What’s happening here, in case it’s not obvious, is that we’re taking the nth power of the matrix $\begin{bmatrix}1& 1\\1& 0\end{bmatrix}$ and returning the lower left element of the product, which is equal to the nth fibonacci number. The matrix-power version is 25 times faster than the loop version.

@time fib(10000)
elapsed time: 0.007243102 seconds (4859088 bytes allocated)

@time fibmat(10000)
elapsed time: 0.000265076 seconds (43608 bytes allocated)

Julia’s base language has quite a rich assortment of built-in functions, but there are also 600+ registered packages that extend the language in ways large and small, as well as a package manager to automate their installation. The entire Julia ecosystem is open source and managed through GitHub.

When it comes to programming environments, Julia offers something for everybody. You can use a traditional edit-compile-run cycle; there’s a REPL that runs in a terminal window; and there’s a lightweight IDE called Juno. But my favorite is the IPython/Jupyter notebook interface, which works just as smoothly for Julia as it does for Python. (With a cloud service called JuliaBox, you can run Julia in a browser window without installing anything.)

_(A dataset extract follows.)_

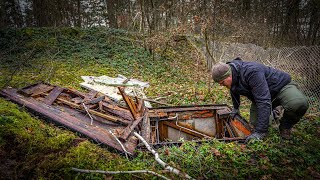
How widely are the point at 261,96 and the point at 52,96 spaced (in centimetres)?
402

I’ve been following the Julia movement for a couple of years, but last week’s meeting was my first exposure to the community of Julia developers. Immediate impression: Youth! It’s not just that I was the oldest person in the room; I’m used to that. It’s how much older. Keno Fischer is now an undergrad at Harvard, but he was still in high school when he wrote the Julia REPL. Zachary Yedidia, who demoed an amazing package for physics-based simulations and animations, has not yet finished high school. Several other speakers were grad students. Even the suits in attendance—a couple of hedge fund managers whose firm helped fund the event—were in jeans with shirt tails untucked.

Four of the ringleaders of the Julia movement. From left: Stefan Karpinski, Viral B. Shah, Jeff Bezanson, Keno Fischer.

Second observation: These kids are having fun! They have a project they believe in; they’re zealous and enthusiastic; they’re talented enough to build whatever they want and make it work. And the world is paying attention. Everybody gets to be a superhero.

By now we’re well into the second generation of the free software movement, and although the underlying principles haven’t really changed, the vibe is different. Early on, when GNU was getting started, and then Linux, and projects like OpenOffice, the primary goal was access to source code, so that you could know what a program was doing, fix it if it broke, customize it to meet your needs, and take it with you when you moved to new hardware. Within the open-source community, that much is taken for granted now, but serious hackers want more. The game is not just to control your own copy of a program but to earn influence over the direction of the project as a whole. To put it in GitHub terminology, it’s not enough to be able to clone or fork the repo, and thereby get a private copy; you want the owners of the repo to accept your pull requests, and merge your own work into the main branch of development.

GitHub itself may have a lot to do with the emergence of this mode of collective work. It puts everything out in public—not just the code but also discussions among programmers and a detailed record of who did what. And it provides a simple mechanism for anyone to propose an addition or improvement. Earlier open-source projects tended to put a little more friction into the process of becoming a contributor.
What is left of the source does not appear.